(Spatial data with pictures)
⁂

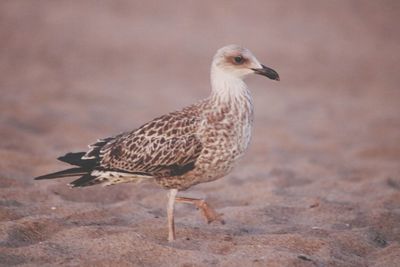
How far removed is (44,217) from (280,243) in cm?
221

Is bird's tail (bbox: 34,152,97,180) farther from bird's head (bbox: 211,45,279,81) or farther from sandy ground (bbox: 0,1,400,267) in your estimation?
bird's head (bbox: 211,45,279,81)

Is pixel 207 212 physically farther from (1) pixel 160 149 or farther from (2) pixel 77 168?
(2) pixel 77 168

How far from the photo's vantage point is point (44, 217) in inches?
269

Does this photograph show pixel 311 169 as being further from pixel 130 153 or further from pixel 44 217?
pixel 44 217

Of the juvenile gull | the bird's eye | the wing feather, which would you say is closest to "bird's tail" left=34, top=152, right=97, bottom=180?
the juvenile gull

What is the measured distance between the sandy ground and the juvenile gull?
1.53ft

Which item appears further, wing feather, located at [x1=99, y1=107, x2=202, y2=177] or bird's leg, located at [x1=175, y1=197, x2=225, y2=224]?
bird's leg, located at [x1=175, y1=197, x2=225, y2=224]

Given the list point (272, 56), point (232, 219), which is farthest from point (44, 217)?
point (272, 56)

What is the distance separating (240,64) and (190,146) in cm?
97

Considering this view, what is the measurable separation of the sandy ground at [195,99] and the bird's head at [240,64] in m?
1.47

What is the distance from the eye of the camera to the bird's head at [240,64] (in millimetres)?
6965

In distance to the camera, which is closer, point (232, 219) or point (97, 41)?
point (232, 219)

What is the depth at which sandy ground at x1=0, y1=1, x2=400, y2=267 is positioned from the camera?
20.7ft

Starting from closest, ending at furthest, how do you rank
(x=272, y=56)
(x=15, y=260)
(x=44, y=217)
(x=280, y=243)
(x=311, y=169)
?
(x=15, y=260) → (x=280, y=243) → (x=44, y=217) → (x=311, y=169) → (x=272, y=56)
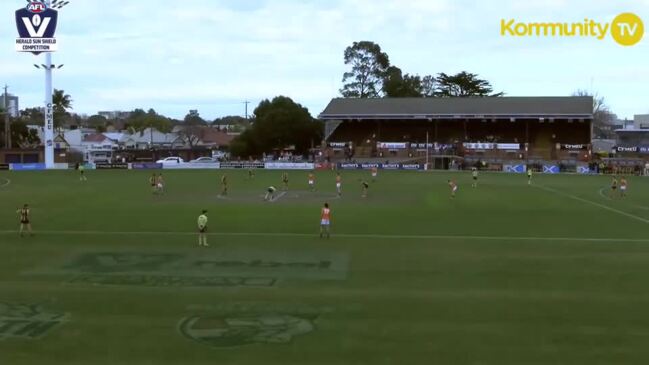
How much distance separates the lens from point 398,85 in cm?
12219

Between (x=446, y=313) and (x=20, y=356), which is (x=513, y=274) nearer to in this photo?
(x=446, y=313)

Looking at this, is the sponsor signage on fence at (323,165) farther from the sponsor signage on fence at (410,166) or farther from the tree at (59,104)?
the tree at (59,104)

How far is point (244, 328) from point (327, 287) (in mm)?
4273

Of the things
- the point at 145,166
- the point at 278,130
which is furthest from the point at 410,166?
the point at 145,166

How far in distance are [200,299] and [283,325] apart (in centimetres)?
332

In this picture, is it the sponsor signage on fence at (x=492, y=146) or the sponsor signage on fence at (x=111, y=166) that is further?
the sponsor signage on fence at (x=492, y=146)

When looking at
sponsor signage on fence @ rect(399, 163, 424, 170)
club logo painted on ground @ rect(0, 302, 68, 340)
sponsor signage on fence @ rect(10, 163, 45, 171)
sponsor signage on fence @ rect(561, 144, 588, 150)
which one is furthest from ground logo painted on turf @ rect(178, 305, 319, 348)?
sponsor signage on fence @ rect(561, 144, 588, 150)

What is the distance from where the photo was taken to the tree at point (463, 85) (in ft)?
392

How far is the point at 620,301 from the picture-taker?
17.3 metres

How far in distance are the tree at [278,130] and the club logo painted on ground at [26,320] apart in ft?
284

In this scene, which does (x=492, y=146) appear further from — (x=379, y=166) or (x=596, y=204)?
(x=596, y=204)

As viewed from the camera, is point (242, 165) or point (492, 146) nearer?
point (242, 165)

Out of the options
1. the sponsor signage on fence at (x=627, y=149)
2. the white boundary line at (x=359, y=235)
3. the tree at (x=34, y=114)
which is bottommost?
the white boundary line at (x=359, y=235)

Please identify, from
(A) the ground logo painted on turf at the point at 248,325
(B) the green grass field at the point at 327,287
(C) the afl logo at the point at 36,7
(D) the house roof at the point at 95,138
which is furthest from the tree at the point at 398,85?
(A) the ground logo painted on turf at the point at 248,325
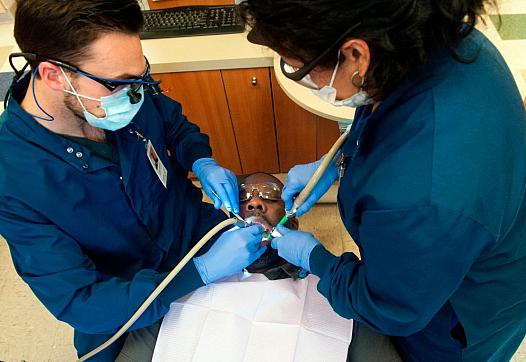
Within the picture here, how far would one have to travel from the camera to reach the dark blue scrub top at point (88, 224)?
104 cm

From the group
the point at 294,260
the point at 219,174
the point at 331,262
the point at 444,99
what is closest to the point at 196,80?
the point at 219,174

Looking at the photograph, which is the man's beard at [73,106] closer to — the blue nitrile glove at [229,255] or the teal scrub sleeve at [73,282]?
the teal scrub sleeve at [73,282]

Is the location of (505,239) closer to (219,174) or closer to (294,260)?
(294,260)

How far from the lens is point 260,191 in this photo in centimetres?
164

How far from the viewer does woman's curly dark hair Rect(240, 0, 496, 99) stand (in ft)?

⁂

Challenge ▸ Reproduce, word for word, the lines from the one containing "Is the location" through the end of the rows, both ends included.

Exercise output ▸
Is the location of (505,239) closer to (219,174) or closer to (294,260)?
(294,260)

How far from the lens is point 260,191 in this photo in centimetres?
164

How far from the viewer does woman's curly dark hair Rect(240, 0, 496, 99) stand (in ft)?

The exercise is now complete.